NHL: Canucks Projections – The Defense

DYNAMIC DUO: Can Bieksa and Hamhuis improve upon their outstanding play together from last season?

BY THOMAS DRANCE

So far this week we’ve looked at the scoring projections for every Canucks forward – the Sedin twins, the second liners, the third liners, the depth forwards and Zack Kassian – and one Canucks defenseman (Chris Tanev). Throughout his tenure as Canucks General Manager Mike Gillis has made having a blue-line that “activates” offensively a priority, a maxim made plain by his oft-stated commitment to icing a blueline that can contribute two-hundred points. In a lockout shortened season, of course, the 200 point plateau is an impossibility but it’s possible that the addition of Jason Garrison will make this version of the Canucks defense the most offensive in the Mike Gillis era (and not just because of their lack of right-side depth).

JASON GARRISON
Let’s start with the new addition, Jason Garrison, since our model forecasts him to lead the team’s defenseman in goals this season. Jason Garrison had a breakout campaign in 2011-12, scoring nine power-play goals for the Panthers (good for second in the league behind only Shea Weber) and sixteen overall. In all likelihood those nine goals will represent an outlier season for Jason Garrison, as opposed to him finding a sustainable level of improved performance but his sample size of past performance just isn’t big enough for me to adjust it with any confidence (like I was able to do with the Sedins). Based on the fact that Garrison has, in all three of his seasons, scored at a higher even-strength rate than one would usually expect from a stay-at-home defenseman, I think his power-play scoring rate will remain well above average going forward even if he never again matches the 16 goals he scored a season ago.

Aim of the exercise:
Continue the Canucks defense projections piece, starting right after its last sentence about Garrison's power-play scoring rate.

Rows of spatial question material:
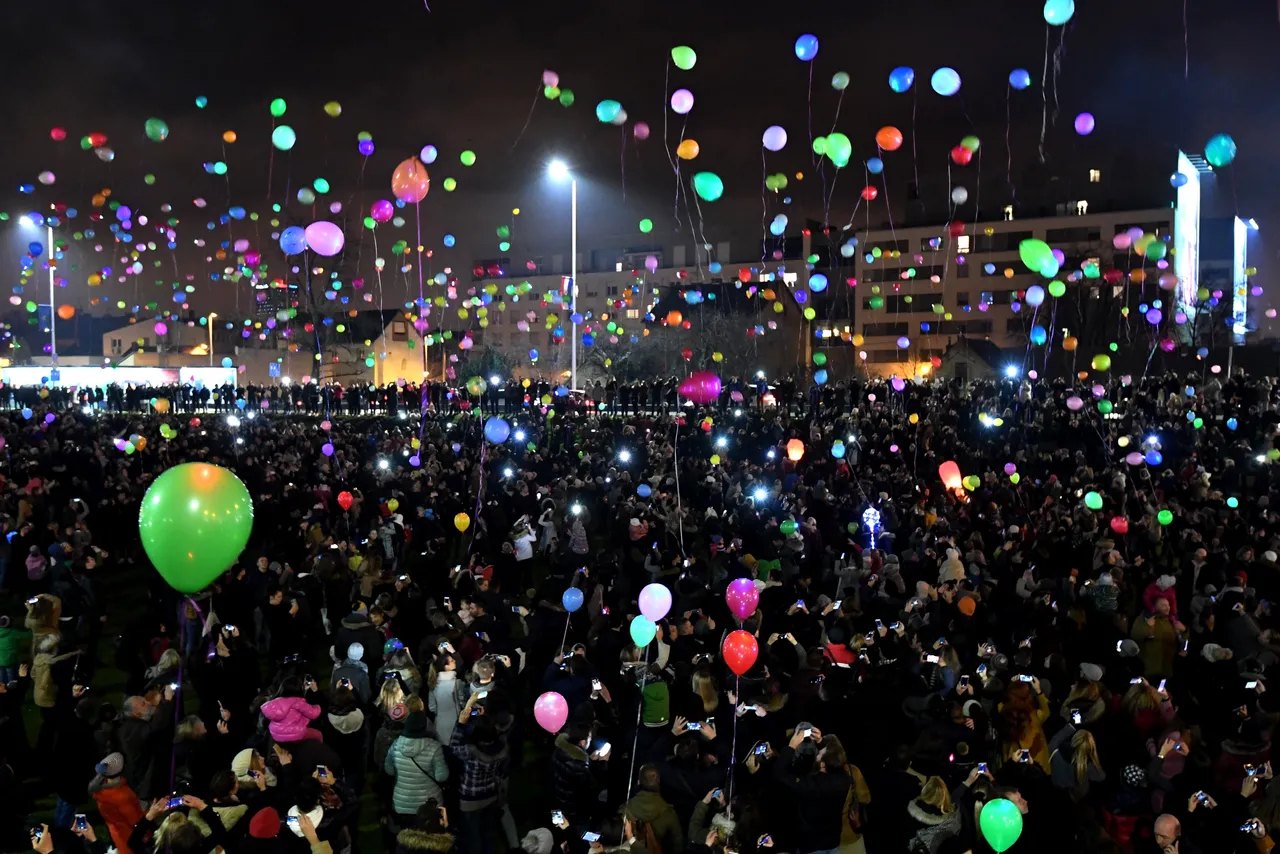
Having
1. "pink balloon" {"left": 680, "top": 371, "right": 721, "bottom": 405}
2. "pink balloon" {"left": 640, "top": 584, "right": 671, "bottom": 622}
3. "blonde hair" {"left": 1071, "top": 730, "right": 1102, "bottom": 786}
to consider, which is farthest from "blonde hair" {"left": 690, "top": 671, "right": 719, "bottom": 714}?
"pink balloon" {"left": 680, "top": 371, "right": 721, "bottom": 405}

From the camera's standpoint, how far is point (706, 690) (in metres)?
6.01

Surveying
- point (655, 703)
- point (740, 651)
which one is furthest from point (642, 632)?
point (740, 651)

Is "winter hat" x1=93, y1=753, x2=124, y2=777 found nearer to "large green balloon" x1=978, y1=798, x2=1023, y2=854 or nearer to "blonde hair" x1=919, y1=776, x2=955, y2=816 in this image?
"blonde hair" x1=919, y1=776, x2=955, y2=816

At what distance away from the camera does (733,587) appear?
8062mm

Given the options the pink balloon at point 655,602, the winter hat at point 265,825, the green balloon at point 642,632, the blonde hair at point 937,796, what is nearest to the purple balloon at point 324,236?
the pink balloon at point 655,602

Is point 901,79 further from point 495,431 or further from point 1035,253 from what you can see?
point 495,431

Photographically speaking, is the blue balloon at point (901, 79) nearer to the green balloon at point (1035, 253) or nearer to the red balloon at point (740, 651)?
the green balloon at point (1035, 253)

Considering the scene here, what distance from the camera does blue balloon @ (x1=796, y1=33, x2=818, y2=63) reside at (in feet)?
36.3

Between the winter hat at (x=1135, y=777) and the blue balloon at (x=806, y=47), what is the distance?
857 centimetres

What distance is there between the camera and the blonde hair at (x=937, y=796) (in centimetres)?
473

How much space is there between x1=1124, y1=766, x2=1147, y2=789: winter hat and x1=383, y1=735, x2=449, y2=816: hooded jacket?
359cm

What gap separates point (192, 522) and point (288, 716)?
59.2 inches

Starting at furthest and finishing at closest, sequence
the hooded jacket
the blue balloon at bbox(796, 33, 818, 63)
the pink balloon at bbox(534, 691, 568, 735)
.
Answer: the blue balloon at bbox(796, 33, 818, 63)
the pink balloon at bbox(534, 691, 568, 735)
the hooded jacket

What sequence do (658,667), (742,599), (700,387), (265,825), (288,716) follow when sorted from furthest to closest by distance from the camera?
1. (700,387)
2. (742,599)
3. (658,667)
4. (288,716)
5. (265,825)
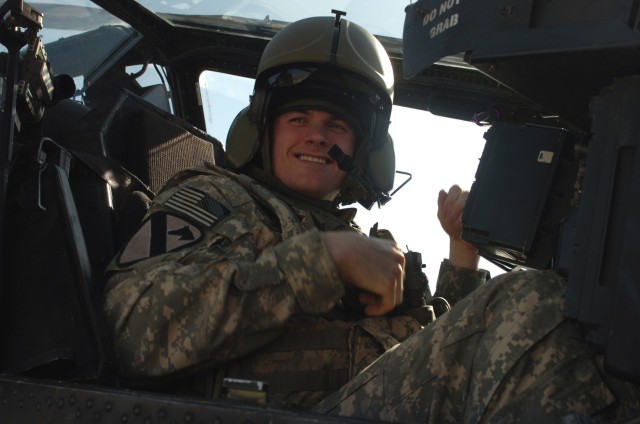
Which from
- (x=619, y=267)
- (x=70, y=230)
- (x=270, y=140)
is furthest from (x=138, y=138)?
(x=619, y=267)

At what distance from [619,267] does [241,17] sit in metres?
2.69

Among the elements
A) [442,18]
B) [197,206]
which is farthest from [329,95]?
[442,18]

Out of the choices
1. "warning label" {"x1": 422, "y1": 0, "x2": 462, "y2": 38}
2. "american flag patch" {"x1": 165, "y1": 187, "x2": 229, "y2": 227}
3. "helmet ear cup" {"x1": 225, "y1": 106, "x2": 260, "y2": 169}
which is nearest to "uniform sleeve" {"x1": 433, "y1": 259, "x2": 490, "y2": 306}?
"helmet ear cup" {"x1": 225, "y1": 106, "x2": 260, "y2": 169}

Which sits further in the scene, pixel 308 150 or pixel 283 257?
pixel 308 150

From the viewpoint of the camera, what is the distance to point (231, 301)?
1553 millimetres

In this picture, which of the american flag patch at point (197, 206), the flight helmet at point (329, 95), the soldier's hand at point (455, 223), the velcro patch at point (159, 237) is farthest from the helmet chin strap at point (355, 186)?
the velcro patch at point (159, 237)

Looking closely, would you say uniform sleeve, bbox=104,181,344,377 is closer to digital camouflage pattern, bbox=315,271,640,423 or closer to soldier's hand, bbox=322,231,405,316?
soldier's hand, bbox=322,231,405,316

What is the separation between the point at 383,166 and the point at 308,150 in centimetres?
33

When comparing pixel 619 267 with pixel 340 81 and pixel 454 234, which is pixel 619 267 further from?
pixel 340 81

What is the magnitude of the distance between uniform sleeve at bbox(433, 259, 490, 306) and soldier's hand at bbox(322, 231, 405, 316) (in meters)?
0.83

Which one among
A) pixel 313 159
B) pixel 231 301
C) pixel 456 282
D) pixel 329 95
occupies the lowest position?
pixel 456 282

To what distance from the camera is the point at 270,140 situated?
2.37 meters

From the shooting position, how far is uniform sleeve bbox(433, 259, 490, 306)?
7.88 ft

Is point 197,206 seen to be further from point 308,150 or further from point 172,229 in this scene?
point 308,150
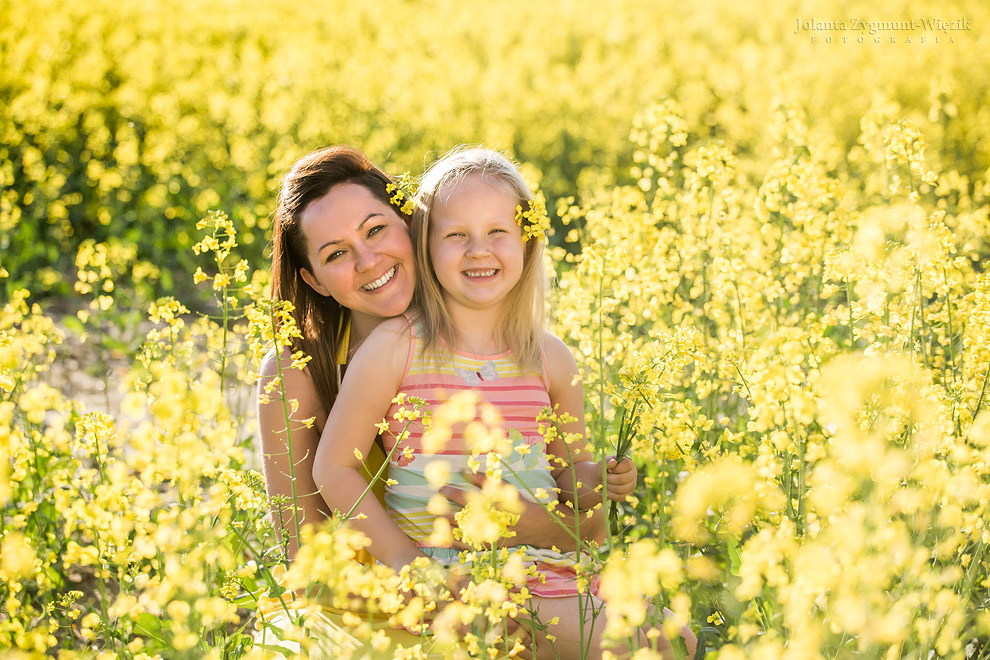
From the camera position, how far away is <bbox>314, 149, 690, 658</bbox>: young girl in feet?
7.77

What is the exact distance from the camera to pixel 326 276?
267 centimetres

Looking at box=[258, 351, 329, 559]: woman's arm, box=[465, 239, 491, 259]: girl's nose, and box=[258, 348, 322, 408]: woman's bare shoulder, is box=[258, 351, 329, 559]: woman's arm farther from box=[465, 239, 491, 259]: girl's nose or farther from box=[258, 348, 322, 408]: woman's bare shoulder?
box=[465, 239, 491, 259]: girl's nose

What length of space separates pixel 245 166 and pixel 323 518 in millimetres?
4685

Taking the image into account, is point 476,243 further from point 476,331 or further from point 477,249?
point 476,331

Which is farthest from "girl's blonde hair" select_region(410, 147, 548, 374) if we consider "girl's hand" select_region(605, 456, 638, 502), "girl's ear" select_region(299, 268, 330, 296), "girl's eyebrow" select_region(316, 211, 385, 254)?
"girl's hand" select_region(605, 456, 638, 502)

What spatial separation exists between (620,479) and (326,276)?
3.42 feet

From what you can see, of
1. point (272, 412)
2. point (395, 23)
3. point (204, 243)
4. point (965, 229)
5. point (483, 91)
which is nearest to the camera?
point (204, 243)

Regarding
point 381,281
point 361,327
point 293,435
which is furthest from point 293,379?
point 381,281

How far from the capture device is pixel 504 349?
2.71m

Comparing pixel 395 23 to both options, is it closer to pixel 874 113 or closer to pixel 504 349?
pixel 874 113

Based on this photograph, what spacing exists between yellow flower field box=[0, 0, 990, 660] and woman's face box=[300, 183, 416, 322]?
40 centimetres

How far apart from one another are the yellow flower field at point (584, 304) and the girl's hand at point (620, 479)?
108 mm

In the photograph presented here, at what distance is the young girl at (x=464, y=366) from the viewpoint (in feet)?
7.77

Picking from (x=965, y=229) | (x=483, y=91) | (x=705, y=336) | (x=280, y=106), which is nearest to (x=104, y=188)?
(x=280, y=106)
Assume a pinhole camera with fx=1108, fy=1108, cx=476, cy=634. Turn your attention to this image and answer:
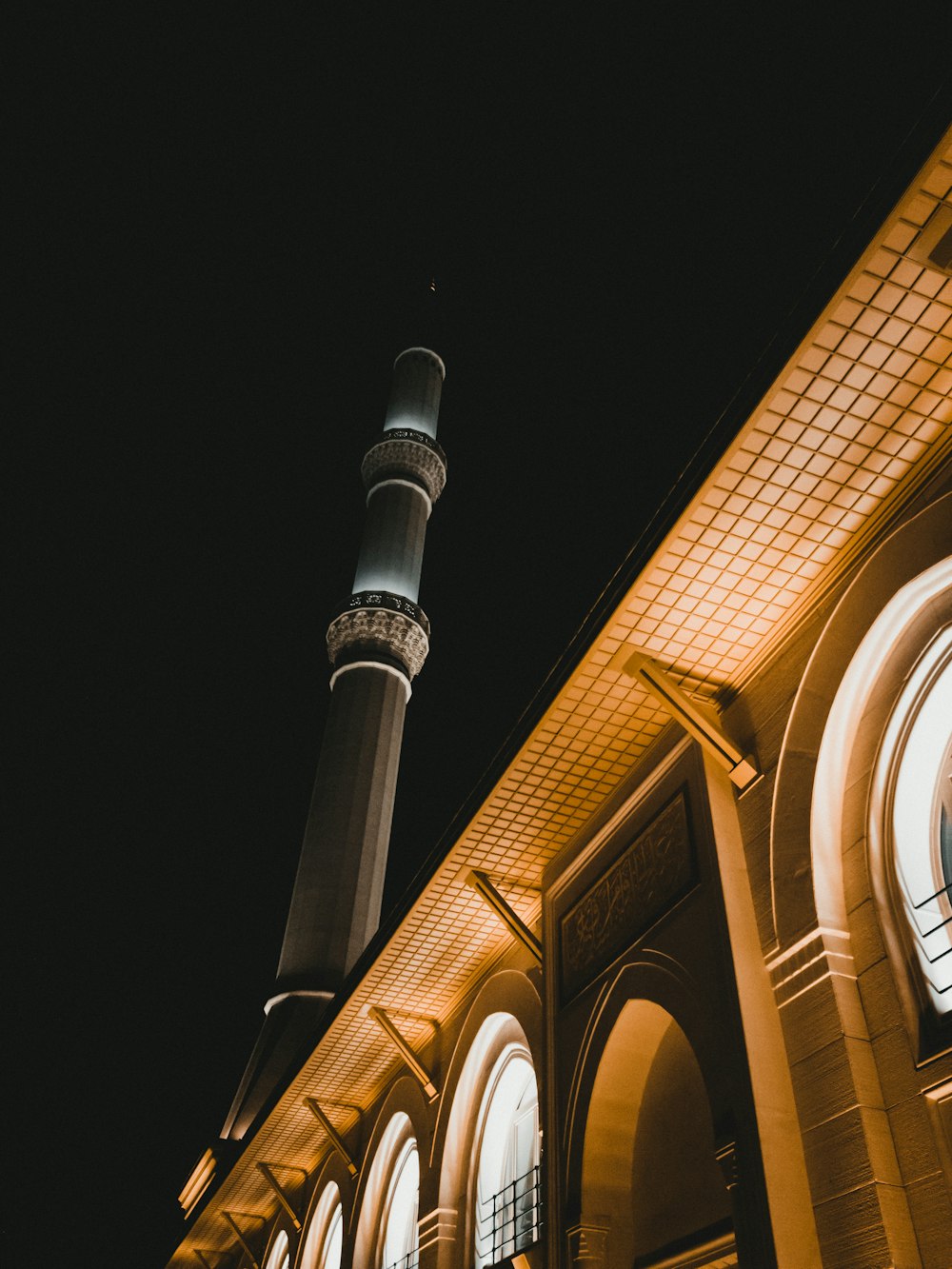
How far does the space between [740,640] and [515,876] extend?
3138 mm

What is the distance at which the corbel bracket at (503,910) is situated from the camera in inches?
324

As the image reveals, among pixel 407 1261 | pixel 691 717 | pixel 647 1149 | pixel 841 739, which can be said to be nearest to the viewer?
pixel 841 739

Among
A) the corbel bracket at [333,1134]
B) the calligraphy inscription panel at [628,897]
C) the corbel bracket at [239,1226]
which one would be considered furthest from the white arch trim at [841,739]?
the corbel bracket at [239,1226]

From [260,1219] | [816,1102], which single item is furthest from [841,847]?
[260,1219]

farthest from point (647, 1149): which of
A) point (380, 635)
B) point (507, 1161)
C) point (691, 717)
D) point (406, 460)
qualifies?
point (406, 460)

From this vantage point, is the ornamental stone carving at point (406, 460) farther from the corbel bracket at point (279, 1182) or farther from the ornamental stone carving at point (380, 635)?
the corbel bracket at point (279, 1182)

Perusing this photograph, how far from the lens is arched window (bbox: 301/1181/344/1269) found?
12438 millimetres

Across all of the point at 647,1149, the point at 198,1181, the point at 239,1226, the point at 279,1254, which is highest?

Written reply:
Here’s our goal forecast for Jason Garrison in 2013:

ALEX EDLER
Let’s move along to Alex Edler, who had an all-star season a year ago followed by a nightmare playoff performance against the Los Angeles Kings. While Edler is well regarded as an offensive defenseman, he’s primarily known for his passing ability and speed as opposed to his shooting (though he can certainly rip it) and in fact, his even-strength scoring rate isn’t all that high in comparison with his less productive teammates like Bieksa and Hamhuis in our model. His power-play scoring rate is very strong though, and we expect him to soak up over 60% of the available power-play ice-time on a first unit caddying the Sedin twins. Our model predicts a goal total for Edler in the single digits (pro-rated over an 82 game season), but anyway, as a pending unrestricted free-agent Edler is likely to be judged more on his two-way play than his scoring this season – everyone knows he can put up points:

KEVIN BIEKSA & DAN HAMHUIS
Which brings us, of course, to the ace shutdown pairing of Kevin Bieksa and Dan Hamhuis. This twosome, along with the Sedin twins and Ryan Kesler will do as much as anybody else to dictate just how far this Canucks team can go in 2013. Their contribution tends to be more on the possession and puck-moving side than on “scoring goals” but both players have the ability to contribute some timely offense on occasion – in fact, Kevin Bieksa was second among all NHL defenseman in even-strength points in 2011-12. We’ll cover these two together, and there aren’t any lengthy qualifiers needed really, they’re plugged in for second unit power-play ice-time and are expected to soak up between 38-39% of the club’s even-strength ice-time in games they’re healthy:

ANDREW ALBERTS
And finally we get to the club’s likely seventh defenseman (though he’ll have to beat out Cam Barker and Jim Vandermeer for minutes… okay yeah, he’s basically a lock as the team’s seventh defenseman) Andrew Alberts. Alberts is something of a “cooler” at the NHL level in that, the game slows down for both teams when he’s on the ice. Sure opposing clubs are less likely to score on Vancouver, but the Canucks are less likely to score on their opponents as well. This is partly related to the fact that Andrew Alberts mostly plays when the third or fourth Canucks lines are on the ice (usually against their opponents third and fourth lines).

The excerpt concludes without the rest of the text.